Eric Bainville - Dec 2007

SSE code

Let's consider first the case of float (32-bit) coordinates. We can read 4 components per cycle using movaps. Once we have two blocks of 4 components in two SSE registers, we multiply them together using mulps, and then accumulate the product into the result using addps. The result will be a 4-component vector. After the end of the loop we compute the final sum by adding together the 4 components of this vector.

From Agner Fog's excellent documents, we know the scheduling constraints of the instructions we use:
- movaps on port P2, result after 2 cycles, one call per cycle,
- mulps on port P0, result after 4 cycles, one call per cycle,
- addps on port P1, result after 3 cycles, one call per cycle,
- lea on port P0,
- jnz on port P5.

Based on these values, we should be limited by memory access. Reading 4 components for each vector requires at least 2 cycles, giving a theoretical time of 0.50 cycles per component.
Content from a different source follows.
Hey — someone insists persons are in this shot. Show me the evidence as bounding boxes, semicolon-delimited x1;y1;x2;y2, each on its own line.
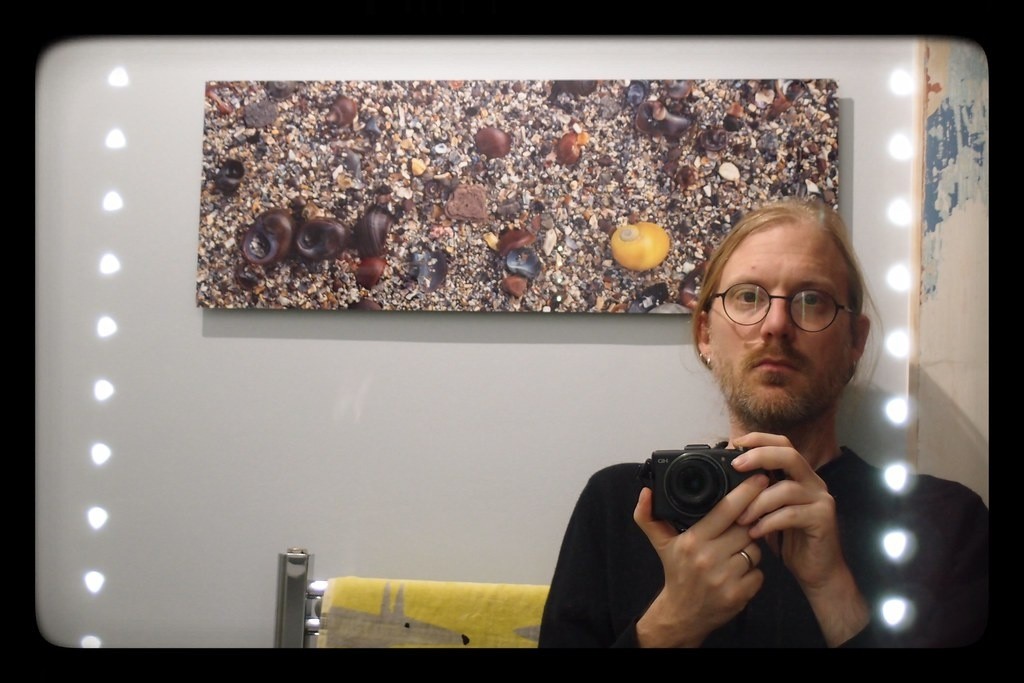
537;201;988;653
Let's try the simplest pattern:

	shr	N, 2
	pxor	S0, S0
        align   16
.a:
	movaps	xmm0, [X]
	mulps	xmm0, [Y]
	addps	S0, xmm0
	lea	X, [X + 16]
	lea	Y, [Y + 16]
	dec	N
        jnz	.a

	; Compute result: sum of the 4 components of S0

It runs at 1.00 cycles/component. Unrolling the loop, with the sum in two different registers S0 and S1, we get 0.66 cycles/component with the following pattern:

	movaps	xmm0, [X]
	mulps	xmm0, [Y]
	addps	S0, xmm0
	movaps	xmm1, [X + 16]
	mulps	xmm1, [Y + 16]
	addps	S1, xmm1
	lea	X, [X + 32]
	lea	Y, [Y + 32]

We can reach 0.63 cycles/component by permuting the instructions:

	movaps	xmm0, [X]
	movaps	xmm1, [X + 16]
	mulps	xmm0, [Y]
	mulps	xmm1, [Y + 16]
	addps	S0, xmm0
	addps	S1, xmm1
	lea	X, [X + 32]
	lea	Y, [Y + 32]

The minimal timing of 0.50 cycles/component requires further unrolling (16 components per iteration) and "pipelined" computations to help the processor schedule the instructions. In this case, the first and last iterations are slighty different, and can't be part of the main loop. Note the cyclic pattern of register numbering, and only two sum registers are needed (S0 and S1). This is the pattern of the main loop:

	movaps	xmm0, [X]
	mulps	xmm3, [Y - 16]
	addps	S0, xmm2
	
	movaps	xmm1, [X + 16]
	mulps	xmm0, [Y]
	addps	S1, xmm3
	
	movaps	xmm2, [X + 32]
	mulps	xmm1, [Y + 16]
	addps	S0, xmm0
	
	movaps	xmm3, [X + 48]
	mulps	xmm2, [Y + 32]
	addps	S1, xmm1

	lea	X, [X + 64]
	lea	Y, [Y + 64]

In double precision, the same pattern (with -pd functions instead of -ps) reaches the optimal time of 1.00 cycles/component.